Emerging global cities
A similar gravitational pull is exerted by other rising cities of the global South. Scholars argue that, as economic dynamism diffuses from the West to the “rest,” emerging cities will drive productivity and innovation in the 21st century. By 2050, 66 percent of the world’s population is expected to live in cities. The growing economies of the Group of Twenty are at the vanguard of this trend. Turkey is already 75 percent urban, while half of China’s population resides in about 15 cities of more than 10 million people. More than 1 billion people, or 70 percent of China’s population, are expected to reside in cities by 2025.
The statistics alone are cause for neither hope nor despair. Urbanization can produce dystopic “cities without growth” debilitated by pollution, crime and inequalities. Mumbai is one oft-cited cautionary example, even as new initiatives seek to make the city more sustainable.
Successful urban governance demands attention to diversity. Effective planners must develop the legal, communication, transportation and housing infrastructure with which to gather a critical mass of capital and creativity in today’s high-tech era. For those cities that rise to the challenge, the payoffs are substantial: workers in IT-savvy Bangalore, for instance, are 150 percent more productive than the Indian average, mirroring patterns from San Francisco to Shanghai. Thriving cities, in turn, can empower individuals, firms and transnational networks, the natural constituents of open societies.
Living with the “Other”
Pragmatic urbanites, in short, learn to share space with people unlike themselves. In the process, they experience “iterative” interactions, or repeat exchanges that transform who they are and how they identify themselves. As identities collide and elide in this urban context, new people emerge who are neither “us” nor “them.” Such pluralistic sensibilities, in turn, compel citizens to challenge the demonization of difference so often promoted by nationalist politicians. Strategies from street art to mass protests can change countries’ trajectories, for better as well as for worse.
Urbanization, of course, heralds a host of challenges. These include social alienation, overcrowding, income inequality, inflationary tendencies, and environmental degradation. Growth may be driven by sectors like construction, fueling real estate bubbles that can threaten national and even regional economies. Meanwhile, the growing power of cities can perpetuate urban and rural divides, providing fodder for populist nationalism. Nevertheless, in a globally networked economy, populists’ very ability to reward supporters — rural and urban alike — depends on the dynamism of urban economies.

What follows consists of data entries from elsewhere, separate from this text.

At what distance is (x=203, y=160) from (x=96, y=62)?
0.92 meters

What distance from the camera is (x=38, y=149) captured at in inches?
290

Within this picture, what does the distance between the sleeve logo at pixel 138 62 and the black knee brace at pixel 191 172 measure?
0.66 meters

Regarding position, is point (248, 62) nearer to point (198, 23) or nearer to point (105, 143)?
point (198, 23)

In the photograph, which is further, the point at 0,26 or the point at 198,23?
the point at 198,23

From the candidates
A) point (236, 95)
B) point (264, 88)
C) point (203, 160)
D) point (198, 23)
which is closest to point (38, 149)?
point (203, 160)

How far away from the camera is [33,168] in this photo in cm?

Hope, then, may be found in the city. As medieval German law recognized, “city air makes free” — a principle which authorized freedom for renegade serfs who survived in the city for a year and a day. At the dawn of the 21st century, and across the global South’s growing cityscapes, city air will continue to offer hope for diversity and empowerment.
Nora Fisher-Onar is an assistant professor of global politics at Coastal Carolina University and a research associate at the University of Oxford’s Centre for International Studies. She is the editor, with Susan Pearce and E. Fuat Keyman of “Istanbul: Living With Difference in a Global City.” (Rutgers University Press, 2018).